Report grills Lehman top brass, Ernest & Young for breach of duties
13 Mar 2010
A report by the court-appointed bankruptcy examiner Anton Valukas has strongly criticised senior executives of now defunct Lehman Brothers and its auditor Ernst & Young for the lapses that led to the collapse of the investment banking giant.
The chairman of the Chicago-based Jenner & Block law firm had been nominated to serve as the court-appointed examiner in the Lehman Brothers bankruptcy in progress in federal court in Manhattan.
As examiner, Anton Valukas had the mandate to investigate wide ranging issues, including asset transfers and breaches of fiduciary duty before and after the bankruptcy filing.
The report says Lehman was insolvent for weeks before it filed for the world's largest bankruptcy in 15 September 2008, sparking a global financial meltdown (See: Lehman Brothers heads for Chapter 11 as Barclays walks away).

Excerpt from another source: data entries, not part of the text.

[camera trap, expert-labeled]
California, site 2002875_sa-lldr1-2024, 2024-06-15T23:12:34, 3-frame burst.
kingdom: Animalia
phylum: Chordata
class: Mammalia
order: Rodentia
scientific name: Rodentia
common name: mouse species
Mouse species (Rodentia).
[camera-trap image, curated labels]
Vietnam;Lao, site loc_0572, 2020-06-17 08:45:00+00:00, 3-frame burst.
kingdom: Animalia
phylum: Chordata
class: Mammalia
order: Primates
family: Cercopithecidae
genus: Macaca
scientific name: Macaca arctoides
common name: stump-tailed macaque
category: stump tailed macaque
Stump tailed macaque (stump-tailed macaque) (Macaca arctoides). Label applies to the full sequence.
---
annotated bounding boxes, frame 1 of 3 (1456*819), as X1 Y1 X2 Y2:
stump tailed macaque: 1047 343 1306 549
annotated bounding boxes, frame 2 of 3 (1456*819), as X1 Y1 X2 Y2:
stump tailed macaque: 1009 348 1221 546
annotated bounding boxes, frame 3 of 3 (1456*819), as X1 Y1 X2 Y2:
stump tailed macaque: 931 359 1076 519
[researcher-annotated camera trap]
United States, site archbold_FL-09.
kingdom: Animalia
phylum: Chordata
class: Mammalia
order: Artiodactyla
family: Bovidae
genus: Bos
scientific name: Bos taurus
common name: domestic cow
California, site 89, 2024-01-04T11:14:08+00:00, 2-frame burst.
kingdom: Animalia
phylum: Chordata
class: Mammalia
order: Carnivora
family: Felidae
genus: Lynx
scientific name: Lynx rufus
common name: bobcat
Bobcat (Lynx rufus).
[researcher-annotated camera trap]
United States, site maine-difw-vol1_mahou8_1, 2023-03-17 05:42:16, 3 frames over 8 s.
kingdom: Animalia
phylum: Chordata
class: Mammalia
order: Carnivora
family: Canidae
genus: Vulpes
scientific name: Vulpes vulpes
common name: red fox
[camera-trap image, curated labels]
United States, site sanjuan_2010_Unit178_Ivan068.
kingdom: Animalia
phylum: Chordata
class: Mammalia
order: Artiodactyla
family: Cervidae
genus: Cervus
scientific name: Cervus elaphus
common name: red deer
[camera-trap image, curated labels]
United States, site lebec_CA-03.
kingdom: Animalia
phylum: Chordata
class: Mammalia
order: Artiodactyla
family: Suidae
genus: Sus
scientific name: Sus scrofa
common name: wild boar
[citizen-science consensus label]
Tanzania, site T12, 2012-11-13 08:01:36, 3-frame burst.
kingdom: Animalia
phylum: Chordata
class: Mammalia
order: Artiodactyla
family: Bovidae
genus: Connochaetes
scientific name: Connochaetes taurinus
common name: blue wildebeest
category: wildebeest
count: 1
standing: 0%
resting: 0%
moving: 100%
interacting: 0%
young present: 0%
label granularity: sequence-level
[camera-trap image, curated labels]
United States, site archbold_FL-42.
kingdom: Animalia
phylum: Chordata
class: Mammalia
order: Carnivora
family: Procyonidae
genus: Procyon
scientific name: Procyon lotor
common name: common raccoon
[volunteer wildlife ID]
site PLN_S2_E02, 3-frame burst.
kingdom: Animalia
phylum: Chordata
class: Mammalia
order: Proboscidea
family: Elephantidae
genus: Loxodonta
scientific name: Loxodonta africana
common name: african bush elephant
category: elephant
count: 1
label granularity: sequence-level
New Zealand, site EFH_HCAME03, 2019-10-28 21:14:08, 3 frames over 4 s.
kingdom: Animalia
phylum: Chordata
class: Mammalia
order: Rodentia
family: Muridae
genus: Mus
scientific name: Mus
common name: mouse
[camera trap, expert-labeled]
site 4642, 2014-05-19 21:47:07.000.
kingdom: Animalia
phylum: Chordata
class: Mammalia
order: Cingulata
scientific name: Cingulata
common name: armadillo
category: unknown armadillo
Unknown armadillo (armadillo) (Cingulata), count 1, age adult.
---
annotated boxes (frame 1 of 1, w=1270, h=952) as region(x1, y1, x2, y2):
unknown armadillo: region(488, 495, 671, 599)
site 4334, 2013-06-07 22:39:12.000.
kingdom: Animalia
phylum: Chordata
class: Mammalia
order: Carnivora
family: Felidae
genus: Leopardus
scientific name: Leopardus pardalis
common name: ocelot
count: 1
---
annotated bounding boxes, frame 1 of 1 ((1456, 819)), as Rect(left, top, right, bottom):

Lehman used an accounting mechanism called Repo-105 that artificially bolstered Lehman's balance sheet to the tune of $50 billion in order to make the bank appear healthier and maintain a favourable credit rating, Valukas said in his report that runs in to over two thousand two hundred pages.
Repo 105 allowed Lehman to sell packages of mortgages, Treasury bonds, Eurobonds, and Canadian government instruments, on a temporary basis at the end of an accounting quarter, with an obligation to buy them back a few weeks later.